Questions to answer
• A. Summarize the blog post in two sentences.
• B. Reproduce the part of the blog post that begins at the words "This morning I" and stops after "to ground there.".

Text under study
Monday, February 19, 2007

Knowledge is delicious

This morning I was having fun researching the proposed skyscraper for St. Petersburg, Russia, the first building over a few stories in the entire city. For Gazprom, it would be in the shape of a natural gas flame, and blue, and astonishingly tall compared with the rest of the city. Architectural and aesthetic battles are ongoing.

While looking up the proposed location, I discovered the Google map showing where it was. This program is not new but I've not been able to find very much in St. Petersburg before. It was all fuzzy, no resolution possible, so they said. I have to believe we have long had the capacity to see quite clearly from sky to ground there.

So hey! Let's look up the children's hospital, there it is! I felt like waving hi or something. Then looked up the city center and my colleagues' apartment buildings.

That was great, what about on the home front. I switched it from Map to Satellite and headed on over to North America. Now we see what the astronauts and cosmonauts see: land with no stripes and words on it. I was astonished how much I think of our country with the state lines and labeled cities on it. Even around Washington it took me a while to find familiar territory.

Zooming in and out gave a very different sense of perspective of how close things were to each other. I kept wanting to switch to Map, to get boundaries and names, but resisted as an experiment. Finally I found chez egregious, and traced the path of my forest sanity walks. It was different that I had supposed.

And so does our perspective vary on other matters, life, politics, creativity. I am experimenting with different levels of perspective in these areas, somewhat uncharted terrority.

I feel that I am looking in Satellite view, and would like to find familiar places with Map. But this time I must draw my own maps.

2 comments:

Susan McIntosh Lewis said...

What's your perspective?

Susan McIntosh Lewis said...

This must be shared:

Looseheadprop tonight on firedoglake re Fitzgerald's Opening Statement-----

"It takes, all in one unified moment: nerves of steel, total humility, exquisitely nuanced taste/discretion, and a total belief in the “rightness” of the evidence to dare so simple and stark a presentation. It was like Shaker furniture, or the glistening perfection of a white marble Doric column. Weeks later, I am still blown away by it and cannot get it out of my head."

Source data
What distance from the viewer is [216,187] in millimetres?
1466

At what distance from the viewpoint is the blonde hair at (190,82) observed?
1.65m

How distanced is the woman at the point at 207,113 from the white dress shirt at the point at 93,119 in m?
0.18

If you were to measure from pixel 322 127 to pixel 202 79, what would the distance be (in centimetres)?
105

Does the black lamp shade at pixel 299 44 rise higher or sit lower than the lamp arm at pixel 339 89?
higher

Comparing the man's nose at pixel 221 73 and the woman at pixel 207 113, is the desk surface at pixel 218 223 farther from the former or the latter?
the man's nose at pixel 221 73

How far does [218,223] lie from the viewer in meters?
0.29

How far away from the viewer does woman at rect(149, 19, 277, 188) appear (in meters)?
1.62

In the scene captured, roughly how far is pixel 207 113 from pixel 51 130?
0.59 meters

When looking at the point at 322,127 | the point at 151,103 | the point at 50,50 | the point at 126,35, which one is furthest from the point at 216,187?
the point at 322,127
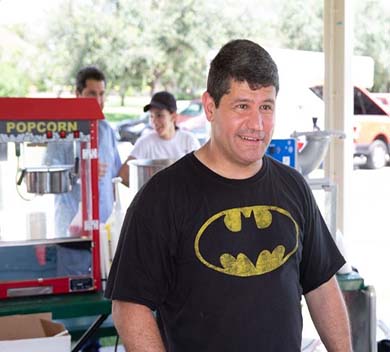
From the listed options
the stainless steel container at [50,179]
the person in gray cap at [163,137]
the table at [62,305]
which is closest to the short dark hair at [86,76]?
the person in gray cap at [163,137]

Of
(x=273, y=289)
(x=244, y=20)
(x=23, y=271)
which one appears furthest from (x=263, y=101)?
(x=244, y=20)

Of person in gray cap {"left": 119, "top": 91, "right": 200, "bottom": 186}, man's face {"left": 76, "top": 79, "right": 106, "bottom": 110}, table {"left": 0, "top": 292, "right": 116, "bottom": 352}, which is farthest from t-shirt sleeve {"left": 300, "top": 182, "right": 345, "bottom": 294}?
person in gray cap {"left": 119, "top": 91, "right": 200, "bottom": 186}

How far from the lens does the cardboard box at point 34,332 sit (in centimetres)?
216

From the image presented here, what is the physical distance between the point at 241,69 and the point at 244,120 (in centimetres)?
12

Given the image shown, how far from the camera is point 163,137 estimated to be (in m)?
4.20

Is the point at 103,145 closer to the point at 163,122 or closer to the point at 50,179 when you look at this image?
the point at 163,122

Task results
• A. While researching a proposed Gazprom skyscraper for St. Petersburg, Russia, the writer used the Google map to look up the city's children's hospital and city center, then switched to Satellite view to look at North America without state lines or labeled cities. Finding familiar places that way changed the writer's sense of perspective, which the writer carries over to life, politics, and creativity, concluding with the need to draw one's own maps.

• B.
This morning I was having fun researching the proposed skyscraper for St. Petersburg, Russia, the first building over a few stories in the entire city. For Gazprom, it would be in the shape of a natural gas flame, and blue, and astonishingly tall compared with the rest of the city. Architectural and aesthetic battles are ongoing.

While looking up the proposed location, I discovered the Google map showing where it was. This program is not new but I've not been able to find very much in St. Petersburg before. It was all fuzzy, no resolution possible, so they said. I have to believe we have long had the capacity to see quite clearly from sky to ground there.